___ STORED DATA ___

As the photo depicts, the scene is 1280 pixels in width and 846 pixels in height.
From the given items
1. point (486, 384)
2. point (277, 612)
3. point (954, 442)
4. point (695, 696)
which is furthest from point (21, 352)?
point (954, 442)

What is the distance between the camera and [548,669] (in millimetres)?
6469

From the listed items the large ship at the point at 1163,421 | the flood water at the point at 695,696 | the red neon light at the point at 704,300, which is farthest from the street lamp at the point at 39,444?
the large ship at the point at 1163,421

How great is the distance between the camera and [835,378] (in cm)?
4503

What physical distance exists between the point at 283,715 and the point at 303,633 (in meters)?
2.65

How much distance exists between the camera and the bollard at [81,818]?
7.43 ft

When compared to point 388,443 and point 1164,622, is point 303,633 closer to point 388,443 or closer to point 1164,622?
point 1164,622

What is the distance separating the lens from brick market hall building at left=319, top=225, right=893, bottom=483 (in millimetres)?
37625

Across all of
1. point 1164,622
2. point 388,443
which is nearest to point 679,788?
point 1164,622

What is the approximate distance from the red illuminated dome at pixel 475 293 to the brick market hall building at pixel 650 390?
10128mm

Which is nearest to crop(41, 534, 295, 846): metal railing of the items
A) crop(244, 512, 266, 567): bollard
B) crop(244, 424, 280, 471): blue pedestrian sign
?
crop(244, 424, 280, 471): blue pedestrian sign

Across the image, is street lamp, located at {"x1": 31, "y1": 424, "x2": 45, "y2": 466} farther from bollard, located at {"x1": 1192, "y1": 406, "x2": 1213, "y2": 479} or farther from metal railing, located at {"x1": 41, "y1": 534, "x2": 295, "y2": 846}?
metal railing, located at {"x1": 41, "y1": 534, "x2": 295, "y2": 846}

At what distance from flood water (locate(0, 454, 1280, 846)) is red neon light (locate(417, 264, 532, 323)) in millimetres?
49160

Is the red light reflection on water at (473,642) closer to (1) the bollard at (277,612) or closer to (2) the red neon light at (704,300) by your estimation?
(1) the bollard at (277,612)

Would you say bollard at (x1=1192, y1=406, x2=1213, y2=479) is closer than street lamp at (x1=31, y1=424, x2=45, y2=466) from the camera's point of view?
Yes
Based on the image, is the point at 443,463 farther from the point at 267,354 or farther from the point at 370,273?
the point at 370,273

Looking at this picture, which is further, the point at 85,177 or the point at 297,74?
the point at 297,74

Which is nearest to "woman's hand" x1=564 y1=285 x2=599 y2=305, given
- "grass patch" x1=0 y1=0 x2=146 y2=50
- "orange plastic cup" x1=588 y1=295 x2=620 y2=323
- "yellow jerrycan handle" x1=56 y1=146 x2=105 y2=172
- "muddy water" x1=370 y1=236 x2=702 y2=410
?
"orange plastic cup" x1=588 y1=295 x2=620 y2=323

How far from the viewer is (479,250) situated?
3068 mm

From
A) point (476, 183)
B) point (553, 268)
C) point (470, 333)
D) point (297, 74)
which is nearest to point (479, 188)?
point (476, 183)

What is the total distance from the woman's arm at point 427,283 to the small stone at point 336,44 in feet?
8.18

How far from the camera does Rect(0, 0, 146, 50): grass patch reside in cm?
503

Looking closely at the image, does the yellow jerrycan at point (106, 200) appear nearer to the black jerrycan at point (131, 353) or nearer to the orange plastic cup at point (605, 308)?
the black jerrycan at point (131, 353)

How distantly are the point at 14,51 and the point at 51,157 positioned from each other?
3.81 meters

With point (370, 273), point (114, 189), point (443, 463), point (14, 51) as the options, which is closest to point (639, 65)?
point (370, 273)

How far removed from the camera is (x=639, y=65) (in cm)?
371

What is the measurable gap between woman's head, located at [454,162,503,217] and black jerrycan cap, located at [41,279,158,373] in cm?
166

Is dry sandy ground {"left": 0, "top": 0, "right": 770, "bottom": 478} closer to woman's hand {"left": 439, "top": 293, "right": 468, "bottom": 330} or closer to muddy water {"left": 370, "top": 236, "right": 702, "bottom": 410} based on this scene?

___

* WHAT IS NEEDED *
Your task is to retype all the records above with nothing left out.

* SOLUTION FOR THIS PROBLEM *
As the photo depicts, the scene is 1280 pixels in width and 846 pixels in height.
From the given items
1. point (486, 384)
2. point (277, 612)
3. point (954, 442)
4. point (695, 696)
which is furthest from point (21, 352)?
point (954, 442)

What is the distance between the camera and [548,669] (in millimetres)?
6469

From the listed items the large ship at the point at 1163,421 | the flood water at the point at 695,696 | the red neon light at the point at 704,300, which is farthest from the street lamp at the point at 39,444?
the large ship at the point at 1163,421

How great is the distance between the camera and [835,378] (in cm)?
4503

What physical distance exists between the point at 283,715 and the point at 303,633 (in meters)?
2.65

How much distance exists between the camera and the bollard at [81,818]?
7.43 ft

When compared to point 388,443 and point 1164,622, is point 303,633 closer to point 388,443 or closer to point 1164,622?
point 1164,622

What is the distance separating the lens from brick market hall building at left=319, top=225, right=893, bottom=483 (in millimetres)?
37625

Across all of
1. point 1164,622
2. point 388,443
which is nearest to point 679,788?
point 1164,622

What is the approximate distance from the red illuminated dome at pixel 475 293 to the brick market hall building at pixel 650 390?
10128mm

Which is nearest to crop(41, 534, 295, 846): metal railing of the items
A) crop(244, 512, 266, 567): bollard
B) crop(244, 424, 280, 471): blue pedestrian sign
?
crop(244, 424, 280, 471): blue pedestrian sign

Across the image, is street lamp, located at {"x1": 31, "y1": 424, "x2": 45, "y2": 466} farther from bollard, located at {"x1": 1192, "y1": 406, "x2": 1213, "y2": 479} or farther from metal railing, located at {"x1": 41, "y1": 534, "x2": 295, "y2": 846}?
metal railing, located at {"x1": 41, "y1": 534, "x2": 295, "y2": 846}

At what distance from flood water (locate(0, 454, 1280, 846)) is red neon light (locate(417, 264, 532, 323)) in millimetres?
49160

Is the red light reflection on water at (473,642) closer to (1) the bollard at (277,612) or closer to (2) the red neon light at (704,300) by your estimation?
(1) the bollard at (277,612)

Would you say bollard at (x1=1192, y1=406, x2=1213, y2=479) is closer than street lamp at (x1=31, y1=424, x2=45, y2=466) from the camera's point of view?
Yes
Based on the image, is the point at 443,463 farther from the point at 267,354 or farther from the point at 370,273?
the point at 370,273

Looking at this picture, which is further, the point at 85,177 or the point at 297,74?
the point at 297,74

Which is nearest to "woman's hand" x1=564 y1=285 x2=599 y2=305, given
- "grass patch" x1=0 y1=0 x2=146 y2=50
- "orange plastic cup" x1=588 y1=295 x2=620 y2=323
- "yellow jerrycan handle" x1=56 y1=146 x2=105 y2=172
- "muddy water" x1=370 y1=236 x2=702 y2=410
?
"orange plastic cup" x1=588 y1=295 x2=620 y2=323

How far from the viewer is (479,250) situated?
3068 mm

From
A) point (476, 183)
B) point (553, 268)
C) point (470, 333)
D) point (297, 74)
which is nearest to point (479, 188)?
point (476, 183)

What is the total distance from the woman's arm at point 427,283 to the small stone at point 336,44 in feet?
8.18

How far from the camera does Rect(0, 0, 146, 50): grass patch reside in cm?
503

Looking closely at the image, does the yellow jerrycan at point (106, 200) appear nearer to the black jerrycan at point (131, 353) or nearer to the orange plastic cup at point (605, 308)?
the black jerrycan at point (131, 353)

How distantly are the point at 14,51 and the point at 51,157 positioned from each other?
3.81 meters

With point (370, 273), point (114, 189), point (443, 463), point (14, 51) as the options, which is closest to point (639, 65)?
point (370, 273)

How far removed from the camera is (x=639, y=65) (in cm)?
371

What is the measurable gap between woman's head, located at [454,162,503,217] and black jerrycan cap, located at [41,279,158,373] in cm?
166

Is dry sandy ground {"left": 0, "top": 0, "right": 770, "bottom": 478} closer to woman's hand {"left": 439, "top": 293, "right": 468, "bottom": 330} or closer to muddy water {"left": 370, "top": 236, "right": 702, "bottom": 410} based on this scene?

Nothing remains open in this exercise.